- Born: September 15, 1919
- Died: September 3, 2003 (aged 83)
- Occupation: Author
- Spouse: Marianne Hiller
- Children: Frank Kingston Smith; Doug; Greg;
- Writing career
- Years active: 1957–2003
- Notable work: Week-end Pilot

= Frank Kingston Smith Sr. =

Frank Kingston Smith Sr. (1919-2003) was a criminal attorney in Philadelphia, Pennsylvania, but is best known as the author of several books and articles on aviation. His first book, Week-end Pilot, helped to bring the joys of flying to the attention of the general public. His eldest son, Frank Kingston Smith is a well-known radio personality and is an aviation enthusiast himself.

## What this task involves
Reproduce the biographical entry on Frank Kingston Smith Sr. word for word, from start to finish. The listing that comes next isn't needed for anything here.

## Exercise data
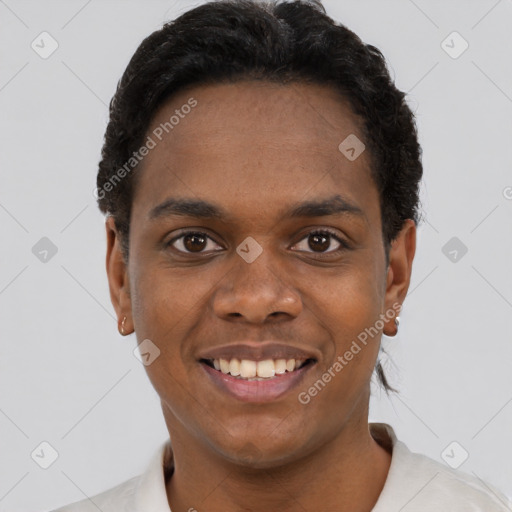 Joyful black young-adult male with short  black hair and brown eyes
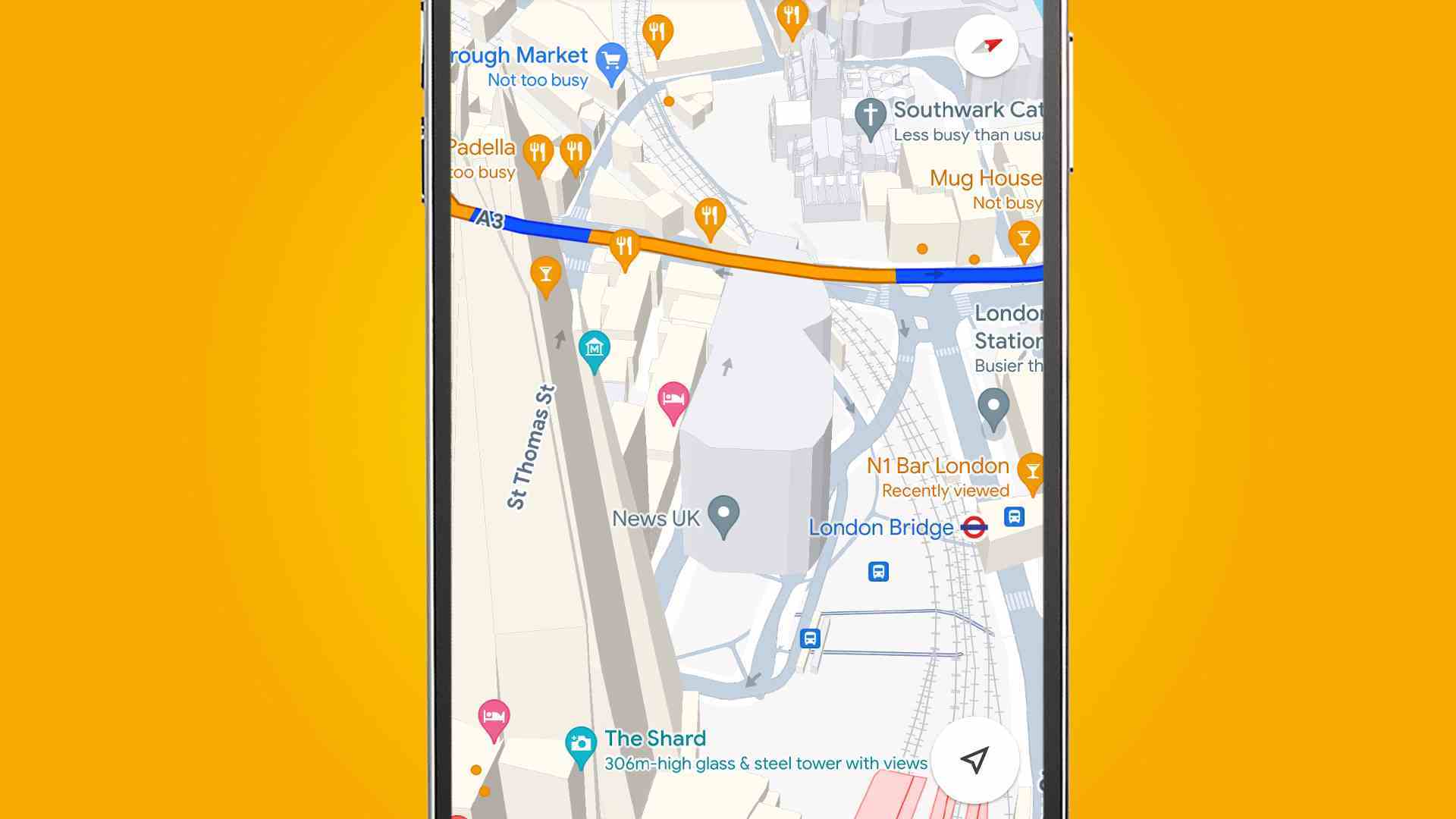 Google Haritalar uygulamasındaki 3D binaları gösteren turuncu arka planlı bir telefon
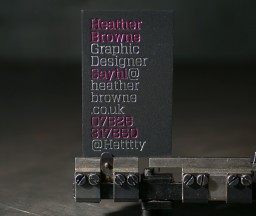 Metallic foil stamped business cards on black museum board paper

## Result of the task
- Born: September 15, 1919
- Died: September 3, 2003 (aged 83)
- Occupation: Author
- Spouse: Marianne Hiller
- Children: Frank Kingston Smith; Doug; Greg;
- Writing career
- Years active: 1957–2003
- Notable work: Week-end Pilot

= Frank Kingston Smith Sr. =

Frank Kingston Smith Sr. (1919-2003) was a criminal attorney in Philadelphia, Pennsylvania, but is best known as the author of several books and articles on aviation. His first book, Week-end Pilot, helped to bring the joys of flying to the attention of the general public. His eldest son, Frank Kingston Smith is a well-known radio personality and is an aviation enthusiast himself.